The litter boxes were a different story, something that even with multiple hired hands, Lacy could not clean. The windows of her house had begun to melt and turn brown due to the unbearable, ungodly stench that came from those boxes. They looked like bubbling brown tarpits, the wetness so hot and putrid that one of the people Lacy hired to help her try and clean them passed out and fell in, never to be seen again.
A few more months passed, and Gimble was unrecognizable as a cat. All of his fur had fallen out, his ears had sunk into the fatness of his head, and his eyes had become pure white. He had gained so much weight that the mechanical arm could barely move him around the house, and dragged his lower torso against the ground, causing a horrible rash on the peach colored skin. He did nothing but scream and hiss, and could no longer lift his arms to scratch Lacy. She sat on the couch, shellshocked by what her life had become, deathly sick from the toxic air in her filthy house.

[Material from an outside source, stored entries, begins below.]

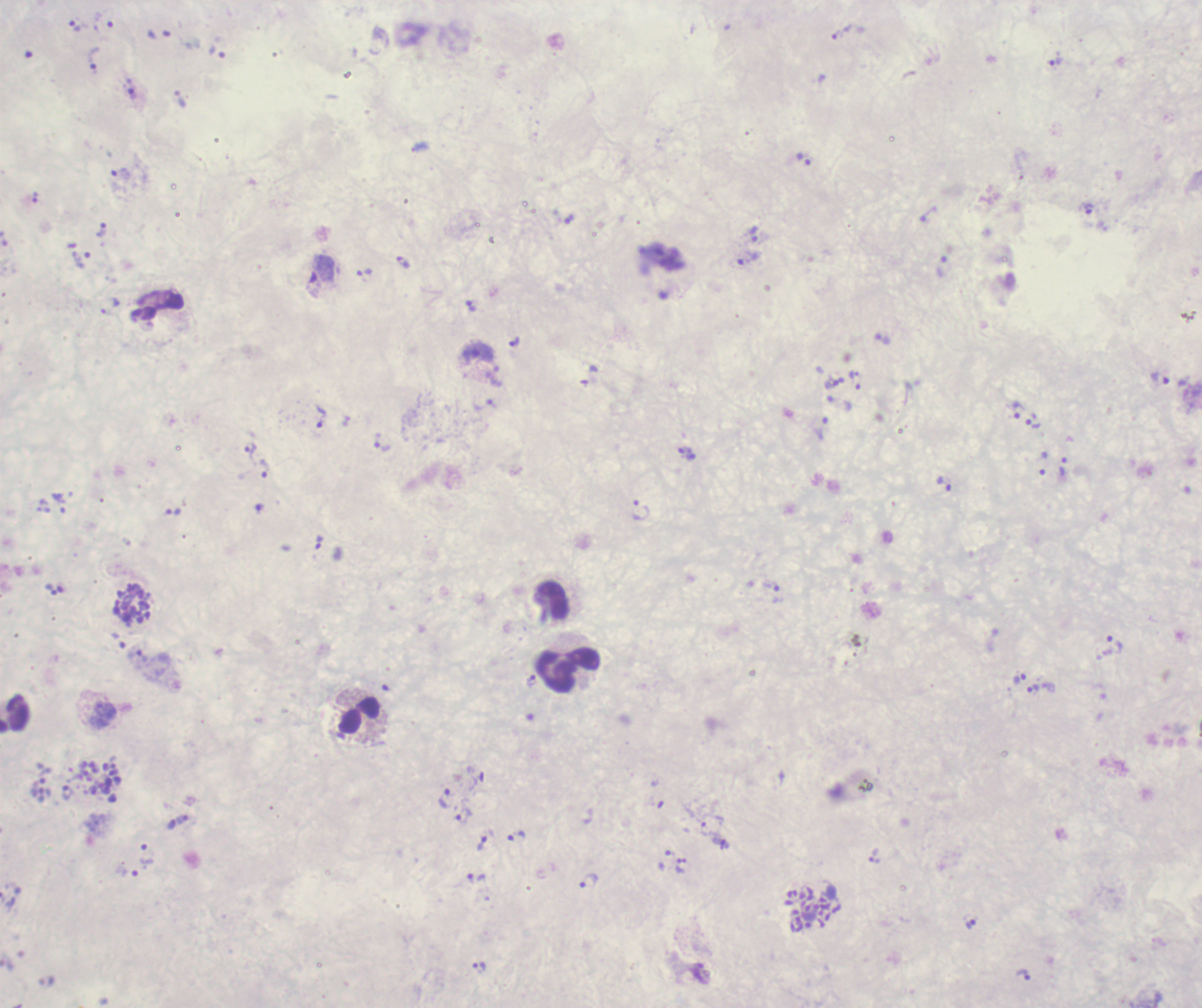
Approximate centers as (x, y) in pixels.
Summary:
  - Trophozoite locations: (75, 26), (837, 34), (94, 59), (1055, 60), (133, 94), (804, 159), (121, 173), (1089, 209), (570, 219), (102, 229), (754, 234), (82, 259), (749, 259), (403, 261), (320, 273), (364, 275), (471, 306), (514, 342), (1161, 379), (856, 381), (839, 403), (1018, 409), (320, 416), (1033, 421), (822, 429), (383, 446), (250, 450), (687, 454), (1063, 466), (264, 468), (943, 484), (173, 511), (640, 511), (319, 542), (52, 590), (1115, 644), (1019, 678), (531, 681), (1033, 689), (68, 792), (446, 798), (463, 815), (706, 828), (515, 834), (481, 843), (147, 854), (874, 856), (476, 877), (589, 882), (971, 924), (480, 968), (1023, 974)
  - Schizont locations: (132, 604), (100, 781), (813, 911)
  - Leukocyte locations: (553, 600), (568, 672), (360, 716)
  - Life-cycle stages observed: trophozoite, schizont
  - Background quality: unsatisfactory
  - Context: previously used in a real diagnosis
  - Preparation: thick blood smear
  - Result: Plasmodium parasites identified
  - Magnification: 100x
  - Field of view: single
  - Image size: 1202×1008 pixels
  - Coloration quality: bad
  - Stain: RomanowskyClassify this cell by malaria status.
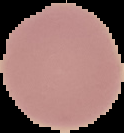
Uninfected.

Image is 124×133 pixels. The area outside the segmented cell region is set to black. From a thin blood smear.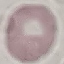

malaria_status: uninfected
stain: Giemsa
image_type: cell patch, automatically extracted from a larger field of view and resized to 64 × 64 pixels
capture: smartphone through the microscope eyepiece
preparation: thin smearReport the malaria status of this cell.
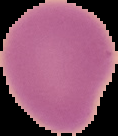
It is uninfected.

preparation = thin blood smear
image type = segmented cell region on a black background
image size = 118×136 pixels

A knock came at the door, and Gimble hissed loudly through a wheeze as he made the mechanical arm push him towards the door as quickly as possible. Lacy got up first, walking with a limp to try and beat Gimble before he could block her from answering. They raced, and Lacy won. When she opened the door, a fireman in full regalia stood on her porch. The fumes that flew past her blew him back fifteen feet, sending him spiraling over her lawn.
Another fireman, this one wearing a gas mask, lept at Lacy and pulled her out of the house. Two more ran towards the house, closing the door and slapping a “condemned” sign on it. “Ma’am, it isn’t safe for you to be here, your house is causing your neighbors to come down with serious illnesses. Frankly we are surprised you even answered the door. We will get you to a shelter tonight, but for now, we need to take care of your poisonous home,” the fireman said sternly.
Four more firemen marched up to the house, each holding lit flamethrowers. They began dousing the house in liquid fire, and with the mixture of the toxic air, it lit up like a matchbox. A slow thud began pounding from the front door, but it was indecipherable over the crackling wood. “My, my baby, my Gim- please, I-” Lacy began, but passed out, too exhausted and sick to continue.
The firemen finished their torching, and the house was nothing but a black flat square of ash. They loaded Lacy into their truck and drove away.
Later that day, a blackened spinal column slithered out of the ash and squirmed itself into a hole in the lawn, not to be seen again for over a thousand years.